The Ethics of Human Rights (10): Universality of Rights Through Dialogue

It’s true that most if not all human rights can be found, implicitly or explicitly, in all cultures and religions of the world. However, there’s also cruelty everywhere and universal respect for human rights requires more than simply looking for similarities and making the sum. Unity, consensus and universality will only be the result of hard-fought influence and difficult and prolingued processes of persuasion, not of the simple detection and addition of things that are equal and that exist, as such, independently of each other.

Persuasion, however, implies dialogue, intercultural dialogue for example. One culture or religion can discuss with others and try to convince others that something which is considers to be important is in fact important.This dialogue doesn’t have to be unconditional (dixit Obama) but too many conditions make it impossible. And progress can only be achieved through dialogue.

This kind of intercultural dialogue can engender universality or can at least bring universality somewhat closer, but then it has to be a dialogue between equals. Nobody is persuaded when one of the parties to the dialogue believes himself to be superior, speaks without listening, and considers the other to be “evil” (e.g. part of an “axis of evil” dixit Bush) and a legitimate target of a bombing campaign (dixit McCain).

It also has to be a dialogue where there is at least a possibility that one convinces the other – in both directions. A “dialogue de sourds” – a dialogue of the deaf – cannot create consensus. We must be open to the possibility that those whom we abhor may have something interesting to tell us. And anyway, we have to listen if we want to understand them, and to see why they act the way they act. Only then can we have a chance of changing them.

This means that extreme cultural relativism is not an option. Cultures have to be allowed to influence each other, to open themselves and to mix with each other. Sealing off cultures and keeping them out of each other’s way because of the protection of identities, makes a dialogue impossible. Being persuaded means changing certain elements of one’s identity.

The need to convince one another implies that no one should believe themselves to be in possession of the truth, and of the only correct and just system. It implies self-criticism, and also a certain degree of tolerance, freedom of expression etc. It seems as though the conclusion is implicit in the premises. The attempt to universalize human rights through intercultural dialogue already requires human rights. You cannot hold a dialogue with someone who is intolerant or who is not allowed to speak his or her mind.
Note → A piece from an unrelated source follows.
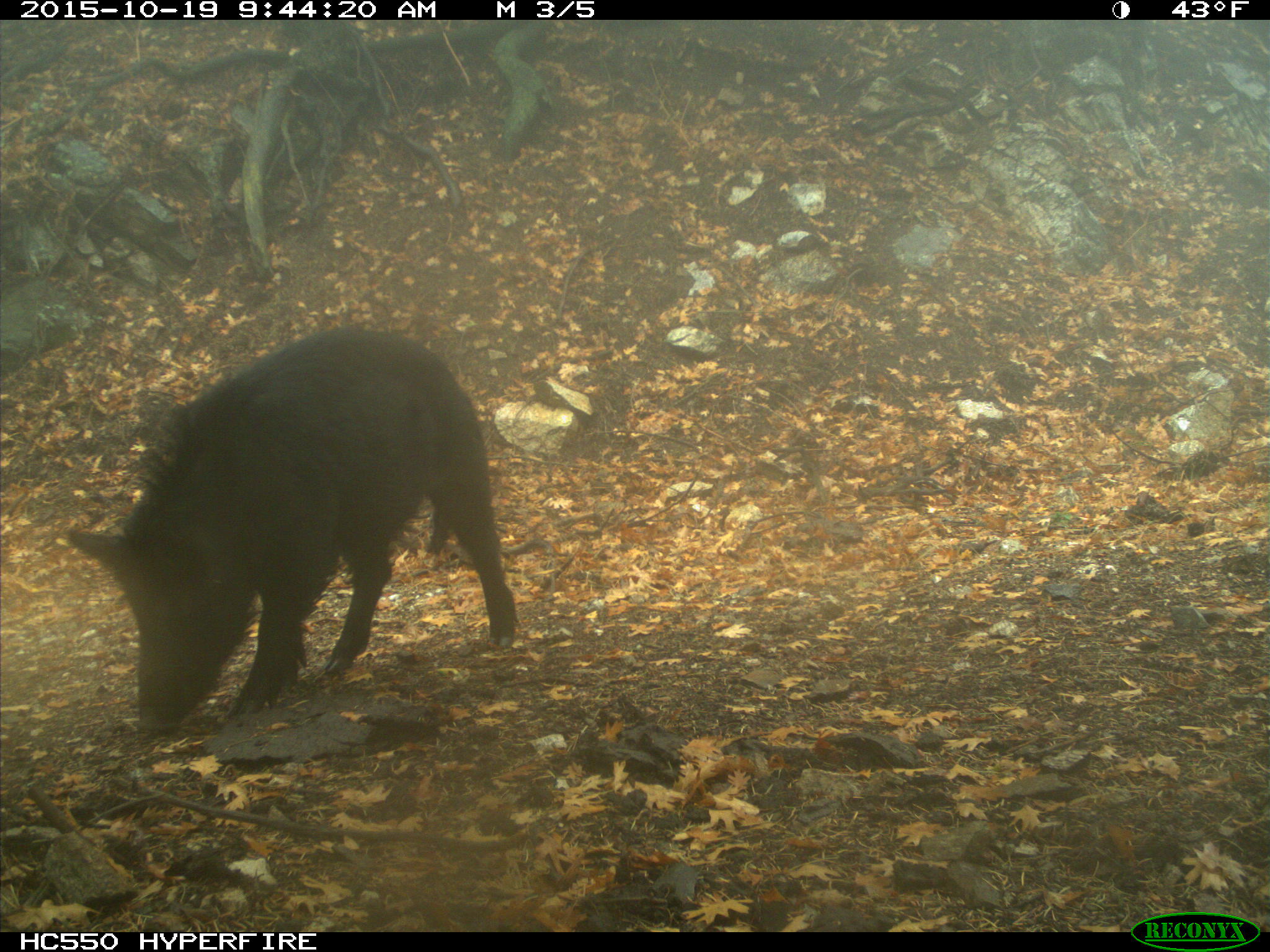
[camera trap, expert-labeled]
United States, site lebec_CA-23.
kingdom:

A dialogue in this case is not a negotiation. There can be no negotiation on human rights. It is “take it or leave it”, even if one can accept a partial adoption of human rights for strategic reasons (the theory of basic human rights or rights minimalism). Something is not as good as everything, but it is better than nothing.

And an inter-cultural dialogue is even less a conversation, in which one culture needs to convince other cultures, as if some cultures need more convincing than other cultures. Persuasion is a two-way street and at least, as much an intra-cultural affair as an inter-cultural one.